§ Records for this exercise:
########################################

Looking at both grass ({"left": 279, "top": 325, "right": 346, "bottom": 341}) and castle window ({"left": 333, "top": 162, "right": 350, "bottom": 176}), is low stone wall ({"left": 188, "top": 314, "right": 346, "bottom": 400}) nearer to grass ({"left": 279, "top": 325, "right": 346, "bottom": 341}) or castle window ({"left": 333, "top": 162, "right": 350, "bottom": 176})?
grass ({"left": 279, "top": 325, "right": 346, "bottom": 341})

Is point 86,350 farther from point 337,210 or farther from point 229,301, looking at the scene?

########################################

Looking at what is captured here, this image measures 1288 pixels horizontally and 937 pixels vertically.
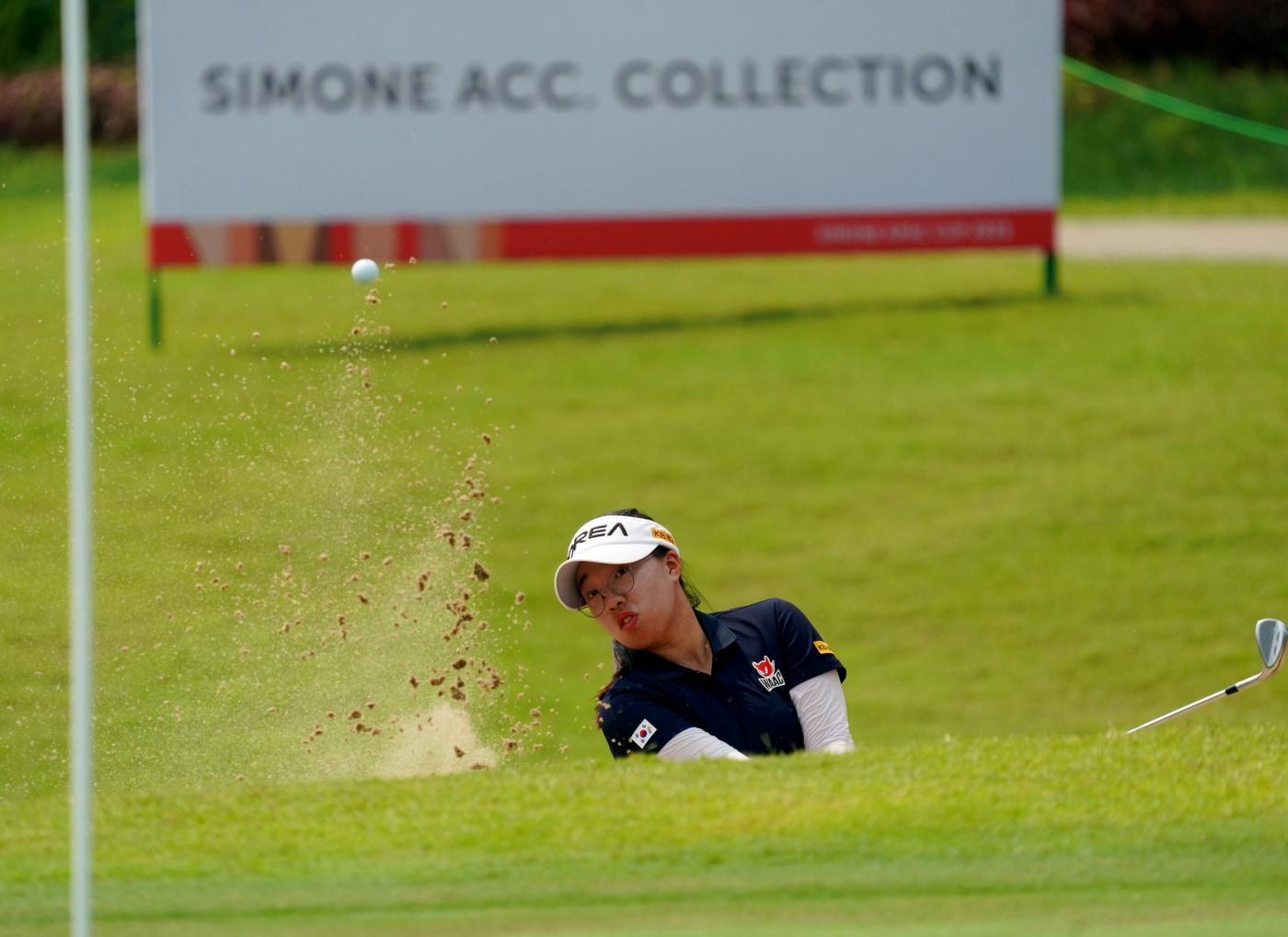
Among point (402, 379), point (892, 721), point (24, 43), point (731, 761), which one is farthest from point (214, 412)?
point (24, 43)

########################################

§ Written instruction: Transcribe the listing from the line containing "Looking at both" through the line containing "Is point 86,350", reproducing each line precisely.

§ Output for this task:
Looking at both grass ({"left": 279, "top": 325, "right": 346, "bottom": 341}) and castle window ({"left": 333, "top": 162, "right": 350, "bottom": 176}), is low stone wall ({"left": 188, "top": 314, "right": 346, "bottom": 400}) nearer to grass ({"left": 279, "top": 325, "right": 346, "bottom": 341}) or castle window ({"left": 333, "top": 162, "right": 350, "bottom": 176})?
grass ({"left": 279, "top": 325, "right": 346, "bottom": 341})

Is point 86,350 farther from point 337,210 or farther from point 229,301, looking at the scene?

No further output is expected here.